Die thüringische Finanzministerin und geschäftsführende Ministerpräsidentin Birgit Diezel (CDU) lehnt eine Große Koalition unter dem SPD-Politiker Christoph Matschie als Ministerpräsident ab.

Birgit Diezel im Gespräch mit Sandra Schulz |
    Sandra Schulz: Die ersten Sondierungsgespräche sind geführt, aber erst einmal sind weitere Sondierungsrunden anberaumt. In Thüringen haben die Sozialdemokraten als drittstärkste Kraft die Wahl zwischen einer Koalition mit der Partei Die Linke und einer Regierungsbildung mit der CDU. Nach dem Absturz bei der Landtagswahl um mehr als zehn Prozentpunkte bleibt die Ausgangslage für die Christdemokraten schwierig. Telefonisch bin ich jetzt verbunden mit der geschäftsführenden Ministerpräsidentin. Guten Morgen, Birgit Diezel.

    Birgit Diezel: Guten Morgen.

    Schulz: Steht die schwarz-rote Koalition noch bis zur Bundestagswahl?

    Diezel: Ich würde mir das sehr wünschen, weil Thüringen es braucht. Wir sind in einer schwierigen Wirtschafts- und Finanzkrise. Wir brauchen auch eine handlungsfähige Regierung, eine Regierung, die nicht von wechselnden Mehrheiten getragen wird, die immer bangen muss um ihre Mehrheiten, sondern wir brauchen eine stabile Regierung. Es geht um Bürgschaften, es geht um Kredite, es geht um Gespräche mit Unternehmen. All das muss in den nächsten Tagen, in den nächsten Wochen geklärt sein.
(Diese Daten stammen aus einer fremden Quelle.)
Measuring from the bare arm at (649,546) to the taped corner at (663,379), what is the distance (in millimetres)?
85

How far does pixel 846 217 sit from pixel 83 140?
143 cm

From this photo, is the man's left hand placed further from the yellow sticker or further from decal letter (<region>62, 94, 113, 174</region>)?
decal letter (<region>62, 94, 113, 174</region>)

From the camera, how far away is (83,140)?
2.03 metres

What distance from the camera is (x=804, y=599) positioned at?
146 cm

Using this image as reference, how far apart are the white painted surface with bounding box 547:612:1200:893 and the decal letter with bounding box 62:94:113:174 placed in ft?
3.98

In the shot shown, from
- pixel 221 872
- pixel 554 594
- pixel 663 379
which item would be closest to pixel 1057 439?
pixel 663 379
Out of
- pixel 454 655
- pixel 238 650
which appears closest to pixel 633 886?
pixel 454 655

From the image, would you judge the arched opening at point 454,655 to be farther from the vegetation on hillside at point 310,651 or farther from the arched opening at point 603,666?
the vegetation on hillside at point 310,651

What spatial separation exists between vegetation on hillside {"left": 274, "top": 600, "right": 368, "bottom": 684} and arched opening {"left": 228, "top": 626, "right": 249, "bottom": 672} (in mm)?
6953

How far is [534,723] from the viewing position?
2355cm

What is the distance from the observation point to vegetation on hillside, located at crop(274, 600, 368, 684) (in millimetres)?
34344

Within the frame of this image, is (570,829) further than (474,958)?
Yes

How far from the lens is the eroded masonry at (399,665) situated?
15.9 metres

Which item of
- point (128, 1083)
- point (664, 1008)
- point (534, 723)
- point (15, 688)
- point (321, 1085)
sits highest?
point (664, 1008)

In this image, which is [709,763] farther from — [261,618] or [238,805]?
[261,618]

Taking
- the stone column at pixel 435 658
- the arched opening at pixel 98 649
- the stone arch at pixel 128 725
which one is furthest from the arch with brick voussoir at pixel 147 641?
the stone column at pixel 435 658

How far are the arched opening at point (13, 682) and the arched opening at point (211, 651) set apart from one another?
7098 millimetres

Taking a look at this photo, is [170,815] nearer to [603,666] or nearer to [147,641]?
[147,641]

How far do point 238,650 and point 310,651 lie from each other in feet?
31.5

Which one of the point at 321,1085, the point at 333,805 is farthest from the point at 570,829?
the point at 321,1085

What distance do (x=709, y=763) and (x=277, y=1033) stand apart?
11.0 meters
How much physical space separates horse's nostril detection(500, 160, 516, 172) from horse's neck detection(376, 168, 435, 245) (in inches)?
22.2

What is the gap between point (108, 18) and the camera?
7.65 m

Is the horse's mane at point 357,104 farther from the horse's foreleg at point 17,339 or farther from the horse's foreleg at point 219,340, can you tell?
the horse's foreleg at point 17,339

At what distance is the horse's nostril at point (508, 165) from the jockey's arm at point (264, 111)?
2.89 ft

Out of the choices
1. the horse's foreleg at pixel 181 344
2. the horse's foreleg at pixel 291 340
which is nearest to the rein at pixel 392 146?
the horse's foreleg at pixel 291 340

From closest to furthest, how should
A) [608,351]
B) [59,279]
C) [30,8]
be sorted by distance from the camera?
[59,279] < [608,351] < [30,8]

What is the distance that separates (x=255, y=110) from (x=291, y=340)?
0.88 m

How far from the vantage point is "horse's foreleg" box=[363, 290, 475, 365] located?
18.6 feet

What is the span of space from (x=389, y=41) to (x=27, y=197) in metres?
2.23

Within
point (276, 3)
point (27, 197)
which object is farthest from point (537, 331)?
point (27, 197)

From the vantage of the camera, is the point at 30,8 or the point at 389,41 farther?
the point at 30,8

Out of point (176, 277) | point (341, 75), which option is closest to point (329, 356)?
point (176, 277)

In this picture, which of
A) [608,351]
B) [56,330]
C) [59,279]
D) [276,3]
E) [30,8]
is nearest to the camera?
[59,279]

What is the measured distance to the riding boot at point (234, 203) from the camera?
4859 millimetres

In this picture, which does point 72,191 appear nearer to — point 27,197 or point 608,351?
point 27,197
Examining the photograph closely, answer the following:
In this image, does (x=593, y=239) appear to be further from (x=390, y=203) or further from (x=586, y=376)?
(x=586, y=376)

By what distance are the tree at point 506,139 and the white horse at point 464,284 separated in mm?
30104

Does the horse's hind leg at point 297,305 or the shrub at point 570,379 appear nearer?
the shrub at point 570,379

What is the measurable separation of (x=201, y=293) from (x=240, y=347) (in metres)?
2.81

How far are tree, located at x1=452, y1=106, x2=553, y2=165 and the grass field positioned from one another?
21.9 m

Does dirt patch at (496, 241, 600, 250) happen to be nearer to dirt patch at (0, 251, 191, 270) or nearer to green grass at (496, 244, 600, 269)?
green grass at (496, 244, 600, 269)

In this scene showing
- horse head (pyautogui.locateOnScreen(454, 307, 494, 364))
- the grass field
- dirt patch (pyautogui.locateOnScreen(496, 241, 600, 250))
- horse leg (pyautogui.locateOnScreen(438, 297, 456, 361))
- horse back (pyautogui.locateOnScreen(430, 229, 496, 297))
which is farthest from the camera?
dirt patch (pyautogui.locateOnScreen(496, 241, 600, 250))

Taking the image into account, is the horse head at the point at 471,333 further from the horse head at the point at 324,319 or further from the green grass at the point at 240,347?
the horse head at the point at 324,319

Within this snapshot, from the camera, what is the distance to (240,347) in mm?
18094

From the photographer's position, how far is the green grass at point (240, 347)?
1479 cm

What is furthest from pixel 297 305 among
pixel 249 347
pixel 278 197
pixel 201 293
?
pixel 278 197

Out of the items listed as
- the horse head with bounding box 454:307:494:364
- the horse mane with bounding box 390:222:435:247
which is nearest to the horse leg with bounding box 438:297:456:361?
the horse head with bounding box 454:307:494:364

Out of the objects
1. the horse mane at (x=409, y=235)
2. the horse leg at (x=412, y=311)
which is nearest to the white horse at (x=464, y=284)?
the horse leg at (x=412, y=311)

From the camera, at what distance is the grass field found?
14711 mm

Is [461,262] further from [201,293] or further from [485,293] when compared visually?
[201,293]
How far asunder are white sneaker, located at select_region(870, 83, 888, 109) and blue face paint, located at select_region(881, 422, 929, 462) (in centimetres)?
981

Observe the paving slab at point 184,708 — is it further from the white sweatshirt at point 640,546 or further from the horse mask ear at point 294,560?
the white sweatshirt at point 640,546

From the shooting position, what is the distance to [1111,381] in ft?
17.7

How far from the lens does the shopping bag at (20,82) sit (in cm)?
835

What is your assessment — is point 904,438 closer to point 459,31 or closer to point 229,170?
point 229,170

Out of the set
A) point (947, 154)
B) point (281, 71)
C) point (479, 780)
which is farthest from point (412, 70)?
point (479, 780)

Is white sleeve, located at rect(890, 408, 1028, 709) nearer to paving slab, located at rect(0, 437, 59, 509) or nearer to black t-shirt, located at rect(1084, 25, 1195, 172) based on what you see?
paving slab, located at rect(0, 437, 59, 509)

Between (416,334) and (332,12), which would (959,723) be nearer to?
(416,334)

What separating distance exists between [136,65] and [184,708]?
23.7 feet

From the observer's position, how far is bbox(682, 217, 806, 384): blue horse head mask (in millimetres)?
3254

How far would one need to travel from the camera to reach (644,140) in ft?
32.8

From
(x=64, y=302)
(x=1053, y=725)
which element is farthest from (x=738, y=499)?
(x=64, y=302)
    Schulz: Frau Diezel, die SPD hat ja die Wahl zwischen Ihnen und der Partei Die Linke. Die Linke hat jetzt schon Bereitschaft signalisiert, auf das Amt des Ministerpräsidenten zu verzichten, obwohl sie viel mehr Stimmen bekommen hat, genauso wie Sie als die SPD. Bieten Sie mehr?

    Diezel: Es gibt parlamentarische Gepflogenheiten, die sich über die vielen Jahre hinweg auch bewährt haben, immer die stärkste Fraktion stellt den Ministerpräsidenten, und es gibt solche Gepflogenheiten, an die man sich halten wird.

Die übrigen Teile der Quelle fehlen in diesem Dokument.